In Kadoma, a mining town of 80,000 people about 140km south of Harare, 20 people died during an outbreak of diarrhoea in July. The United Nations Children’s Agency (UNICEF) installed water tanks in the town’s high-density suburbs and provided disinfectants to prevent further outbreaks.

Precious Shumba, spokesperson for the Combined Harare Residents Association, told IRIN that service delivery had collapsed in the capital and the risk of the waterborne diseases was high.
Many households have gone for months without water so, naturally, residents are not using their lavatories. They now use the bush to relieve themselves … Unfortunately it is in the same bushes that shallow wells are dug to provide water for the residents. This creates a ticking health time-bomb because, in addition, refuse is not being collected, while burst sewer pipes are not being attended to on time.”

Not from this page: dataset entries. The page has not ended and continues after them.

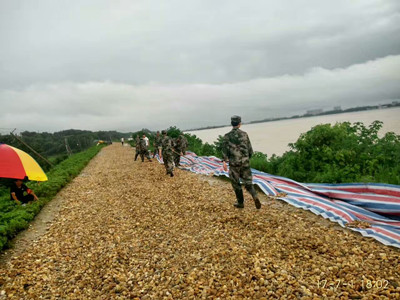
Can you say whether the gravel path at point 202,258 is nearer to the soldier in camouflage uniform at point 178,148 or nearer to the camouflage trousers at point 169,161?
the camouflage trousers at point 169,161

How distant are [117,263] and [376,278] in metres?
4.67

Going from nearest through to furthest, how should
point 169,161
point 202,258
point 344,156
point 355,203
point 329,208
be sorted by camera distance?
1. point 202,258
2. point 329,208
3. point 355,203
4. point 344,156
5. point 169,161

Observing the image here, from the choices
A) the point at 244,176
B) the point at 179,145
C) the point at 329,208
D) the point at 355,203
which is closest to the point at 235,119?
the point at 244,176

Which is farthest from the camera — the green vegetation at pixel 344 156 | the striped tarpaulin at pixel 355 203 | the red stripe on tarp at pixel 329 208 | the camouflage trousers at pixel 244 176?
the green vegetation at pixel 344 156

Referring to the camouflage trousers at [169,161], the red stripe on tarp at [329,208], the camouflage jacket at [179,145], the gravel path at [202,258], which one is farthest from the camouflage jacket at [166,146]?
the red stripe on tarp at [329,208]

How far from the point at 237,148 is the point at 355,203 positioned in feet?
12.1

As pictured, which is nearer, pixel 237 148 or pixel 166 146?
pixel 237 148

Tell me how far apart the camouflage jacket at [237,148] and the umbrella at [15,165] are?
6353 mm

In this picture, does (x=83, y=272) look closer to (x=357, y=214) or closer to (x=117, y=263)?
(x=117, y=263)

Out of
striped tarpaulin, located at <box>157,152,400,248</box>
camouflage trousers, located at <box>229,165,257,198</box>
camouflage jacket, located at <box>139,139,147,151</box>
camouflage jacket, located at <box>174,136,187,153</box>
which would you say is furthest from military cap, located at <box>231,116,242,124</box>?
camouflage jacket, located at <box>139,139,147,151</box>

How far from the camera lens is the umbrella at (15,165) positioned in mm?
7152

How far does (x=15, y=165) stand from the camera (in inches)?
291

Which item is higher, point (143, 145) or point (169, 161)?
point (143, 145)

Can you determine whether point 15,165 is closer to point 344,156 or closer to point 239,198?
point 239,198
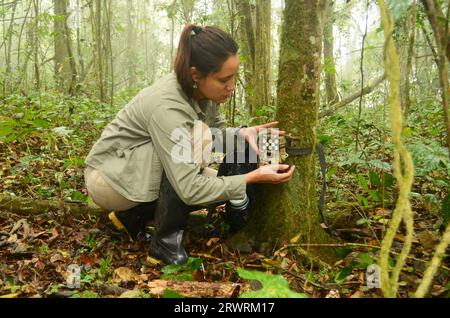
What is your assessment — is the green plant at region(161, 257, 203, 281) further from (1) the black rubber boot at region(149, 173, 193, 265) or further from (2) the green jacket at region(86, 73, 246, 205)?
(2) the green jacket at region(86, 73, 246, 205)

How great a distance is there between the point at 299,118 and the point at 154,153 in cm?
87

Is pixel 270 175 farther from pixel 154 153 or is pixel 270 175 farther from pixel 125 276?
pixel 125 276

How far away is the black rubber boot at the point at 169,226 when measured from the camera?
242 centimetres

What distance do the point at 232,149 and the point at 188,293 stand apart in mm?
1153

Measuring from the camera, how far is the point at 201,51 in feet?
7.64

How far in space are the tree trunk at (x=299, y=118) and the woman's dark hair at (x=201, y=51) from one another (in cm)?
34

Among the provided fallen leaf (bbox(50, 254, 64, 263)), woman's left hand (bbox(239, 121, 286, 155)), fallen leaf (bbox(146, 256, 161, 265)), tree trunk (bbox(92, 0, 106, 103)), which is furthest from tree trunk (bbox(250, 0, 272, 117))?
fallen leaf (bbox(50, 254, 64, 263))

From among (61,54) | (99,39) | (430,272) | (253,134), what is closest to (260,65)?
(253,134)

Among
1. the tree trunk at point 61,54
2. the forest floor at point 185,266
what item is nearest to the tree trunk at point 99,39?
the tree trunk at point 61,54

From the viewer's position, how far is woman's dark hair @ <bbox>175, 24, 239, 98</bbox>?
2312mm

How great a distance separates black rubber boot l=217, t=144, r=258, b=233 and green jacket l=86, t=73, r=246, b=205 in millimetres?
256

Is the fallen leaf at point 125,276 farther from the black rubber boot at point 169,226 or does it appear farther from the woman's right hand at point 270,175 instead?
the woman's right hand at point 270,175
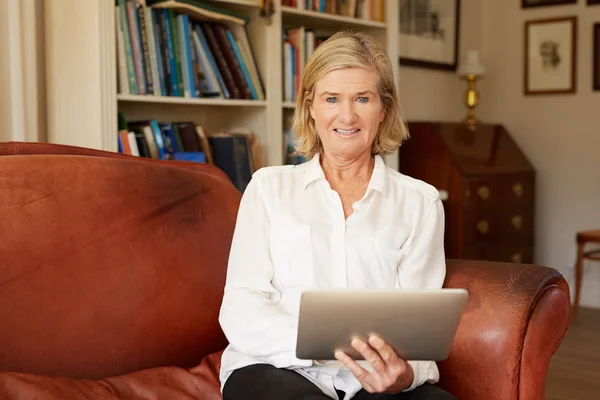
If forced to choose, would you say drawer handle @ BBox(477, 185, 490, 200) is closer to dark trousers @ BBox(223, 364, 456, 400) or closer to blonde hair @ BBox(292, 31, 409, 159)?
blonde hair @ BBox(292, 31, 409, 159)

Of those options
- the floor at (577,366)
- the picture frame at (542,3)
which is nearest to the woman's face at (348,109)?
the floor at (577,366)

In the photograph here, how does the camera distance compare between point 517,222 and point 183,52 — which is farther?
point 517,222

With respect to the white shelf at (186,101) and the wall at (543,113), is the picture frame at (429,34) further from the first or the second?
the white shelf at (186,101)

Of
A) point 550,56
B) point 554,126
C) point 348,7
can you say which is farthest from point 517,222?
point 348,7

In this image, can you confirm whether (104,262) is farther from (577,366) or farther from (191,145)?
(577,366)

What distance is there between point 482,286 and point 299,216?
0.43 meters

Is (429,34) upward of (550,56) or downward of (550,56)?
upward

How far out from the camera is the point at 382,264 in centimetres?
160

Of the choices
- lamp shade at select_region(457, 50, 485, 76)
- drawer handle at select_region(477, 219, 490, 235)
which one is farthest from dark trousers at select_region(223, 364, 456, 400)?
lamp shade at select_region(457, 50, 485, 76)

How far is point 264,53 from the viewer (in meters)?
3.06

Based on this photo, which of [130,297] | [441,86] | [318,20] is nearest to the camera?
[130,297]

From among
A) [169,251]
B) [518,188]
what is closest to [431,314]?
[169,251]

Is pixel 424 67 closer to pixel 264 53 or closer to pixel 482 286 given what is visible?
pixel 264 53

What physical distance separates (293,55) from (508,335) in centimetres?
193
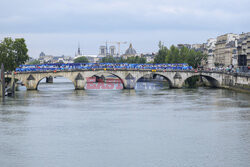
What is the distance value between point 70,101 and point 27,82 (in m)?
18.1

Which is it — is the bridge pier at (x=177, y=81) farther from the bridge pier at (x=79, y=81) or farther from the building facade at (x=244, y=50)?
the building facade at (x=244, y=50)

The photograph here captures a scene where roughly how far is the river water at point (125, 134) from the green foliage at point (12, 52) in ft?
91.4

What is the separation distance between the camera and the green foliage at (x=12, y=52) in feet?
256

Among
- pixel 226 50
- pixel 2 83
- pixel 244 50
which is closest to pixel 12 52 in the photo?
pixel 2 83

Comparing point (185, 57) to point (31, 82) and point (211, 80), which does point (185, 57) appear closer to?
point (211, 80)

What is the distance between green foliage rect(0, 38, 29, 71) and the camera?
7804 cm

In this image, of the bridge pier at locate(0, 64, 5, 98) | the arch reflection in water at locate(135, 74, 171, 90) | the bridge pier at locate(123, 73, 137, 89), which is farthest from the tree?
the bridge pier at locate(0, 64, 5, 98)

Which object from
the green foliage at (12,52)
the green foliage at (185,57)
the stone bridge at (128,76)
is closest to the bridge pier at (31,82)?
the stone bridge at (128,76)

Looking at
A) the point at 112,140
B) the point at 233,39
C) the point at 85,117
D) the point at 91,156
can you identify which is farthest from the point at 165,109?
the point at 233,39

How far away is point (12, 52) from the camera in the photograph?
7950cm

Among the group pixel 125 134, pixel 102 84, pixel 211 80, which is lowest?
pixel 125 134

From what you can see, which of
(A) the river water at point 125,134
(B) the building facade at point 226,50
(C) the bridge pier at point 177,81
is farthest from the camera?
(B) the building facade at point 226,50

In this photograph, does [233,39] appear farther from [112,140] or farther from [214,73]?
[112,140]

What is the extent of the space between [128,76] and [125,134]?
41.4m
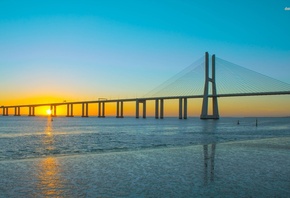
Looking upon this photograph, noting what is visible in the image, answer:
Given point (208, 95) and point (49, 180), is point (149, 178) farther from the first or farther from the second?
point (208, 95)

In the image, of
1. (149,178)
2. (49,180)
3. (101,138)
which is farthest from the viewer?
(101,138)

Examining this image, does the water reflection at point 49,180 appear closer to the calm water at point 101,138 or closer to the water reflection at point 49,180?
the water reflection at point 49,180

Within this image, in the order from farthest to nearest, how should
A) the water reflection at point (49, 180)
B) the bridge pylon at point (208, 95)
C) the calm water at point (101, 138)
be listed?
the bridge pylon at point (208, 95)
the calm water at point (101, 138)
the water reflection at point (49, 180)

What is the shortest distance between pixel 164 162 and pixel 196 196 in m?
4.96

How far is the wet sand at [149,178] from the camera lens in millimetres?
6928

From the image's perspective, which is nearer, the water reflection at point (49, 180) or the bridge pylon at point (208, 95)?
the water reflection at point (49, 180)

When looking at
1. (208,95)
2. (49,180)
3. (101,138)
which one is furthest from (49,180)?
(208,95)

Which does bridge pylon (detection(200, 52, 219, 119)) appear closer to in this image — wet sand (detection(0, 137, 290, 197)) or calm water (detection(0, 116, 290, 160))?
calm water (detection(0, 116, 290, 160))

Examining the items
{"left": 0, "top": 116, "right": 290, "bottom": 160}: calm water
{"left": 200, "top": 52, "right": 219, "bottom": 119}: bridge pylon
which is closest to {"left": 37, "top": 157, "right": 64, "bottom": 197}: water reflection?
{"left": 0, "top": 116, "right": 290, "bottom": 160}: calm water

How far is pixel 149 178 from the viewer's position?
8523 mm

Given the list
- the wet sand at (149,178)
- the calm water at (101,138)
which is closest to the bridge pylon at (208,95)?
the calm water at (101,138)

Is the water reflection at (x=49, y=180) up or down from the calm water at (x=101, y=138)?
up

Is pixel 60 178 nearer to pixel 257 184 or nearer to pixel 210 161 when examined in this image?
pixel 257 184

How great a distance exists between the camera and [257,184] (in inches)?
305
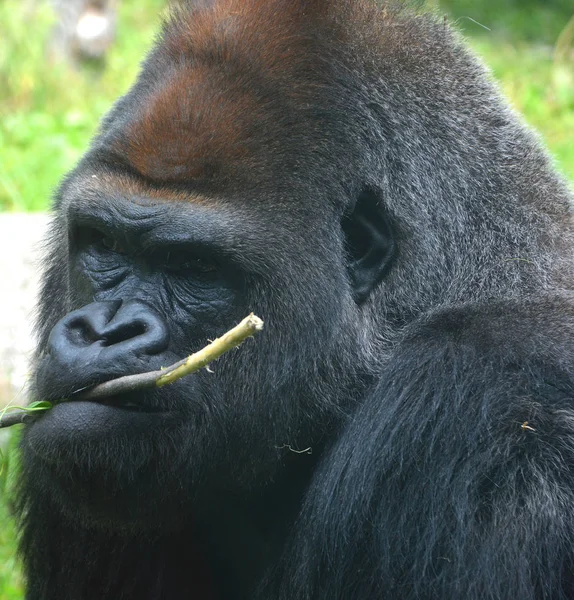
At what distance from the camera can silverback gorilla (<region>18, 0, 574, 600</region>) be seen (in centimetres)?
333

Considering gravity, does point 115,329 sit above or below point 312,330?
below

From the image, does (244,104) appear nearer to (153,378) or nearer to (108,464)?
(153,378)

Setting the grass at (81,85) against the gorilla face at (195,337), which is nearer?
the gorilla face at (195,337)

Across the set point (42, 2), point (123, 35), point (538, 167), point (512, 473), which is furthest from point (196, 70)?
point (123, 35)

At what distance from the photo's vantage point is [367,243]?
3.88 metres

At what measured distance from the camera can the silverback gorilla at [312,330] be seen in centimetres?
333

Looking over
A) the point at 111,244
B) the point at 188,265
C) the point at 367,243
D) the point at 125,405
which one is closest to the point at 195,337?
the point at 188,265

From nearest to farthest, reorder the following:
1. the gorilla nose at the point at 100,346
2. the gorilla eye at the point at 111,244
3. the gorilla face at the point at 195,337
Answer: the gorilla nose at the point at 100,346 → the gorilla face at the point at 195,337 → the gorilla eye at the point at 111,244

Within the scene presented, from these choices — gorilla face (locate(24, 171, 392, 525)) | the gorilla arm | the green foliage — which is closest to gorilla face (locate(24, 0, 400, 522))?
gorilla face (locate(24, 171, 392, 525))

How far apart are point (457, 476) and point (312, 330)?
0.76 m

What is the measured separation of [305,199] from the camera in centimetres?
371

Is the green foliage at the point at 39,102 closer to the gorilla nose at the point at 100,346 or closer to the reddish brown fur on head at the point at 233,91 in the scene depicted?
the reddish brown fur on head at the point at 233,91

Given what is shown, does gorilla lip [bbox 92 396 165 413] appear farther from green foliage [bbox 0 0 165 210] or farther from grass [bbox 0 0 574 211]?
grass [bbox 0 0 574 211]

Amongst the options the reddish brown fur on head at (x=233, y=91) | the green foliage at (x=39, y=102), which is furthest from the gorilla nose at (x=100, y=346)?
the green foliage at (x=39, y=102)
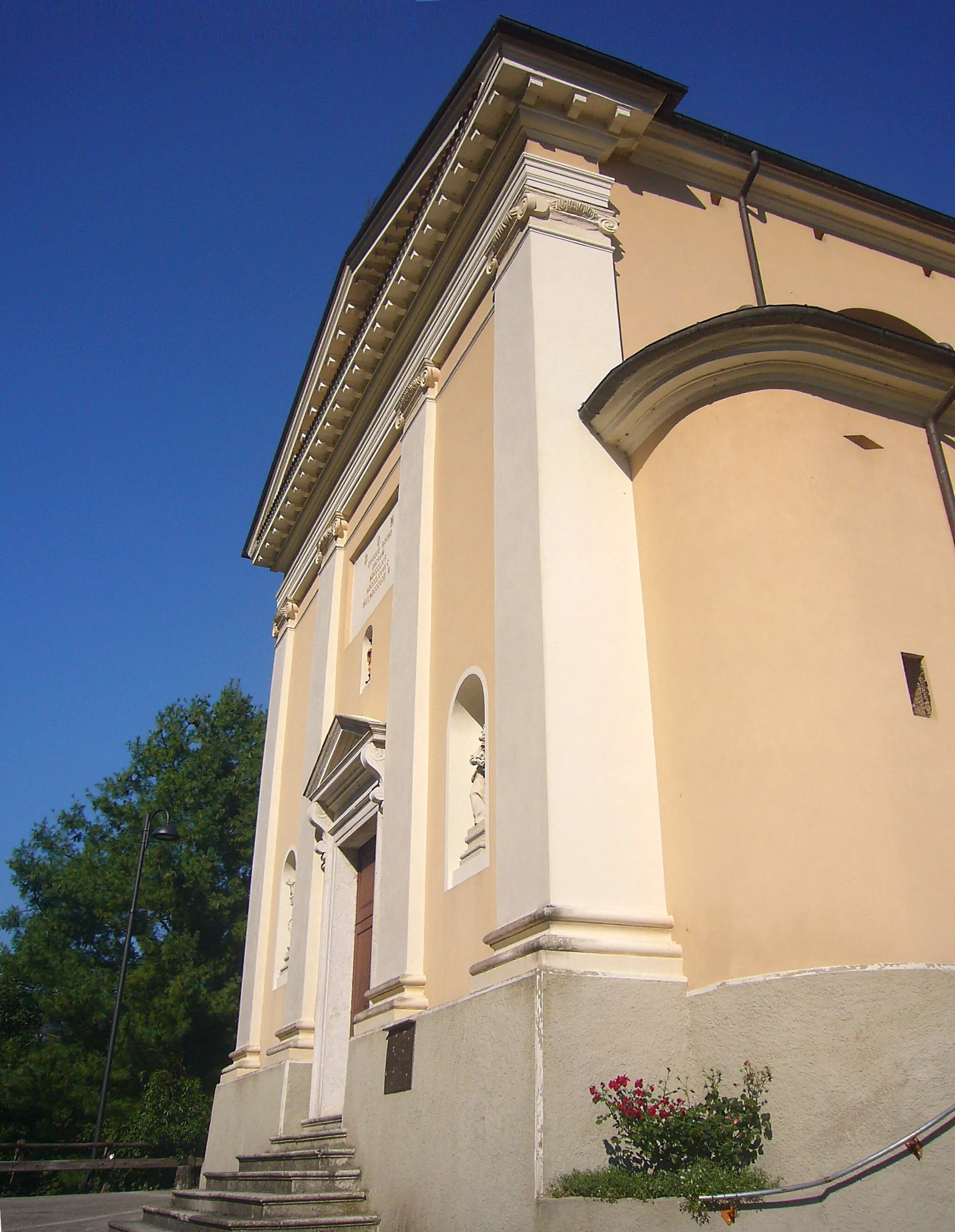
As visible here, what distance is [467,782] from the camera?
8.47 metres

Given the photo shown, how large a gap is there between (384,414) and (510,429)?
473 centimetres

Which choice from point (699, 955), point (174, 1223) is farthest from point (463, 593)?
point (174, 1223)

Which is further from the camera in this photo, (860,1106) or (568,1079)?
(568,1079)

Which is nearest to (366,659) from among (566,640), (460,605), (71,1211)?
(460,605)

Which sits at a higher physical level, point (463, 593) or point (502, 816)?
point (463, 593)

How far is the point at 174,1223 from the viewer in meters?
8.01

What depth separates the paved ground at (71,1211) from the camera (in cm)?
991

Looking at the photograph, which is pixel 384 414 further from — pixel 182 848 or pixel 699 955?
pixel 182 848

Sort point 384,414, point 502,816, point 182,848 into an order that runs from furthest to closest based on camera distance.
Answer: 1. point 182,848
2. point 384,414
3. point 502,816

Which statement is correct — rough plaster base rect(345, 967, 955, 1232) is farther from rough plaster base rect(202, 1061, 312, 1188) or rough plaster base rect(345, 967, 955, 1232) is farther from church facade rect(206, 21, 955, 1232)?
rough plaster base rect(202, 1061, 312, 1188)

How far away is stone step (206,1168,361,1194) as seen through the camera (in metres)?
7.68

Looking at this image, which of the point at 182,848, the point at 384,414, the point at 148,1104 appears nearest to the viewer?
the point at 384,414

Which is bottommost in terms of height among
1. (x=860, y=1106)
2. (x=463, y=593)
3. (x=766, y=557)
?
(x=860, y=1106)

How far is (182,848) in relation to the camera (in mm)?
27922
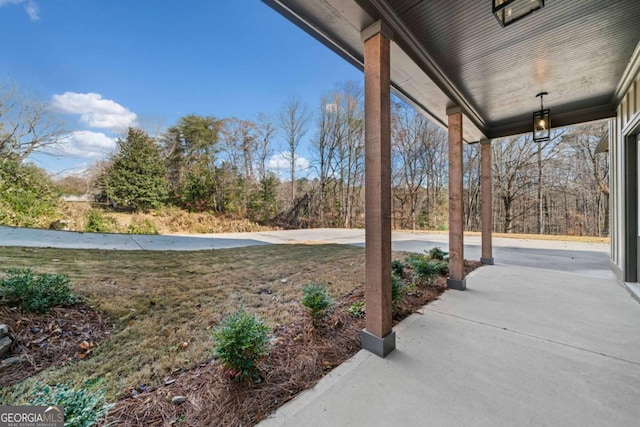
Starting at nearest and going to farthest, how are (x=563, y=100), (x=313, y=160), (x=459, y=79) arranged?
1. (x=459, y=79)
2. (x=563, y=100)
3. (x=313, y=160)

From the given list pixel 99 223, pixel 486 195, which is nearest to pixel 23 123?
pixel 99 223

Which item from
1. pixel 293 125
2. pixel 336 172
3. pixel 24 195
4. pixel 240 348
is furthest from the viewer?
pixel 336 172

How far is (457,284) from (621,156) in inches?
114

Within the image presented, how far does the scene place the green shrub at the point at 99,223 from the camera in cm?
647

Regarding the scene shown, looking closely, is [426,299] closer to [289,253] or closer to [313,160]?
[289,253]

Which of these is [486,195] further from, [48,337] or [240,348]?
[48,337]

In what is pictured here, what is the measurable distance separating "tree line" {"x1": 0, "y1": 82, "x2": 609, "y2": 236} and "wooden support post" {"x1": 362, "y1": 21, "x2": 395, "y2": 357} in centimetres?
1014

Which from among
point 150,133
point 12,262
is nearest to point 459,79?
point 12,262

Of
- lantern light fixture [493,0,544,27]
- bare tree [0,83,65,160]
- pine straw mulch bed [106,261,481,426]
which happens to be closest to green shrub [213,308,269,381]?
pine straw mulch bed [106,261,481,426]

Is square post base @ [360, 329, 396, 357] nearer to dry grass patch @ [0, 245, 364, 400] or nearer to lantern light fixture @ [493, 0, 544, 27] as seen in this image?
Result: dry grass patch @ [0, 245, 364, 400]

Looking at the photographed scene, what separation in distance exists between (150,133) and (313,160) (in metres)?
7.99

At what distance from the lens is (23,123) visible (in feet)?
15.1

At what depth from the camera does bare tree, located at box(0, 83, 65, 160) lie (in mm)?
4320

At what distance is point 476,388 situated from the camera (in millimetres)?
1422
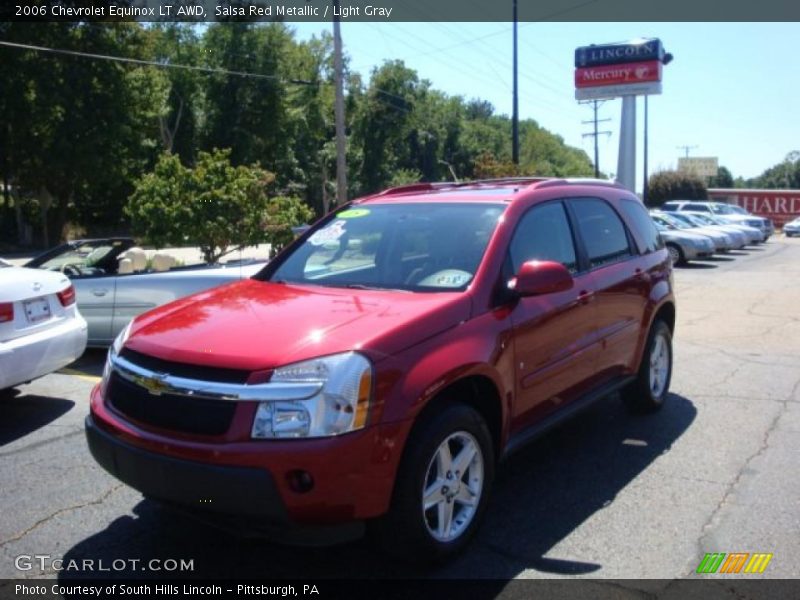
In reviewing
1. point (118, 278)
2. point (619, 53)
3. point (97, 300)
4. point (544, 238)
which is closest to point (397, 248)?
point (544, 238)

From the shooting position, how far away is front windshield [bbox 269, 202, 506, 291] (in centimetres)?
405

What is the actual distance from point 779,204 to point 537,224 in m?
57.5

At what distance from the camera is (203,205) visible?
447 inches

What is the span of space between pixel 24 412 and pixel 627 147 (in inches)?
1277

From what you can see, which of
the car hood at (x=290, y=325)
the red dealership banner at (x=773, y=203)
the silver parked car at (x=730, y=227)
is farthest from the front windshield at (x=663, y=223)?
the red dealership banner at (x=773, y=203)

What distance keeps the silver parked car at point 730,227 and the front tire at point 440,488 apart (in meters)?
24.5

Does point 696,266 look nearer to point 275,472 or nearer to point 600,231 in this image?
point 600,231

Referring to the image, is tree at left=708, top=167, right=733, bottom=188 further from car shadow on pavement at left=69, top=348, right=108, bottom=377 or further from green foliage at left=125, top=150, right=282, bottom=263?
car shadow on pavement at left=69, top=348, right=108, bottom=377

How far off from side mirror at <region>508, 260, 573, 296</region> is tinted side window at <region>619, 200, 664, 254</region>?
2037 millimetres

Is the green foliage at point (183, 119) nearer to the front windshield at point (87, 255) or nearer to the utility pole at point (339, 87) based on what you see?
the front windshield at point (87, 255)

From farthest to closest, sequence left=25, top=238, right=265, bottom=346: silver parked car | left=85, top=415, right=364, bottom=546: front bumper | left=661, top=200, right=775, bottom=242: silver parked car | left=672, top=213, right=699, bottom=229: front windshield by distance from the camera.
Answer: left=661, top=200, right=775, bottom=242: silver parked car → left=672, top=213, right=699, bottom=229: front windshield → left=25, top=238, right=265, bottom=346: silver parked car → left=85, top=415, right=364, bottom=546: front bumper

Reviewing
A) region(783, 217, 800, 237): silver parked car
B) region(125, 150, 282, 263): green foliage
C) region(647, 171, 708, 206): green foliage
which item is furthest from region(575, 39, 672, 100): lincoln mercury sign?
region(125, 150, 282, 263): green foliage

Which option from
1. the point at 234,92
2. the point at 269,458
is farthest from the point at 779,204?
the point at 269,458

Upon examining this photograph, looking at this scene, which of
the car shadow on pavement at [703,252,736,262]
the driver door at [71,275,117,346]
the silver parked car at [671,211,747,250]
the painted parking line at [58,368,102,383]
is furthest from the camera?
the silver parked car at [671,211,747,250]
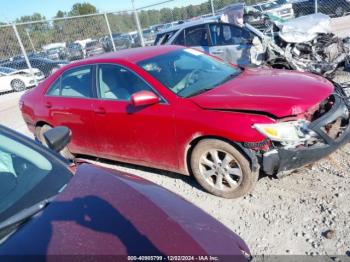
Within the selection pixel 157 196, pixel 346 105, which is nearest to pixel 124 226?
pixel 157 196

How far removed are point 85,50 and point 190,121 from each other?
47.3ft

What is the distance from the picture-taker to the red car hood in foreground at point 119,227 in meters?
1.64

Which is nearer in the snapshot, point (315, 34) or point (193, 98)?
point (193, 98)

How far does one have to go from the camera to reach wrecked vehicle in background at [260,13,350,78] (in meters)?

The former elected executive mayor of Harare, Elias Mudzuri, told IRIN: “You see, when I was the mayor, we had some twinning arrangements with some cities around the world. Harare was twined with Munich, in Germany.”

Mudzuri, from the opposition Movement for Democratic Change party, was replaced by commissioners appointed from the ranks of President Robert Mugabe’s ZANU-PF government. “They [Munich] were ready to assist us with equipment for managing refuse collection, but they pulled out from the arrangement, saying they only dealt with elected city leaders,” he said.

“It is scandalous that the capital of a country has raw sewage flowing in some streets, and that people go for weeks without water. How can the streets of the capital of the country be in total darkness because the commission managing the city abandons its role of lighting up the streets?”